Het residu van droogte. De samenstelling van thee. Vruchten. Bloemen. Kruiden. Uitgedroogde deeltjes droegen - door de sandelhoutrook en de theestoom, de schone parfum van mijn gastheer en de geur van mijn sokken - naar mijn neus. Het doet me denken aan thuis.
Die geur toen ik de voorraadkast opende.
Het geluid
Muziek. Vaag, maar verschillend. Jammer genoeg denk ik aan Kung-Fu-films. Het diepe, resonerende gebrom van een gong die een mistige mist regisseert. De hoge wind van een bamboepijp leidt hem langzaam weg en onthult een slaperig afgelegen klooster dat net wakker wordt voor de delicate trillingen van geplukte snaren.
En dan de beweging van lucht. Windgongen. Water rimpelingen. Lichamen rillen. Ik kan overal zijn …
- Een bibliotheek: gedempt gefluister. Voorzichtige voetstappen. Sluik slurpt.
- Een bos: stromend water. Zwaaiende takken. Zoemende insecten.
- Een keuken: Clinking China. Kokende vloeistof. Brandend gasbereik.
Maar misschien het belangrijkste is wat ik niet kan horen. Niet ver van de hoofdstraat zijn er geen toeterende taxi's. Geen taal die niet de mijne is. Geen overweldigende drukte. Geen gekreukte kaarten, geen venters, geen klikken op de camera. Het geluid is hier organisch. Geboren uit een adem, een beat, een briesje. Daar valt het binnen, maar hier is het uitgenodigd - en de gastenlijst is exclusief.
Ondanks dat alles, als ik heel goed luister, kan ik … stil horen.
De aanraking
Het glad geschuurde oppervlak van de esdoorn tafels. Zijn gebreken. Eilanden van ruw. Divots. Een gat in de kofferbak. De kronkelende rand voelt als een kustlijn, mooi in zijn onvolkomenheden.
De kleine keramische serveerschaal. (Verrassend klein.) Ik ben een reus in theetijd. Hoewel het nog steeds macht over mij heeft. Ik verwarm mijn handen erop. (Vloek de langzaam afnemende hitte. Niets duurt.)
Met mijn schoenen uit en mijn zintuigen gezoet, kan ik eigenlijk mijn sokken voelen. Voel de wind door hen heen stromen en tussen mijn tenen die star op de harde vloer rusten.
Ik neem een slokje. Het is bijna te warm … maar dat is precies goed. Anders zou er die hitte niet zijn. Een shot whisky. Een elektrische schok Nog een slokje. Nog een gevoel.

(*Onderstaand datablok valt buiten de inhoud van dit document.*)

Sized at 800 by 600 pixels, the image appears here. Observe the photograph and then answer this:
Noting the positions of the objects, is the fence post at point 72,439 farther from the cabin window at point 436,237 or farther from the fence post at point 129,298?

Mijn sinussen worden opgeruimd.
De smaak
De lucht heeft een smaak. Vergelijkbaar met de smaak van dennennaalden of kaneel, is het de hartige belichaming van zijn geur. Bladverliezende. Terrestrial. Crisp. Ik voel een zekere strengheid. De holle smaak van droogheid - alleen uitgedoofd door waar ik hier vermoedelijk voor kwam.
De thee.
Het smaakt vreemd naar gestoomde groenten, hoewel met een verkorte smaak. Zoals het wasachtige oppervlak van een peper likken in plaats van het te bijten. Of kauwgom momenten voordat de smaak afloopt. Gedempt door verdunning maar versterkt door hitte, is het op een bepaald moment onwelkom maar het volgende intrigerend in zijn onverwachte omstandigheden.
Ik zou deze beker niet opnieuw bestellen, maar nu … het is perfect.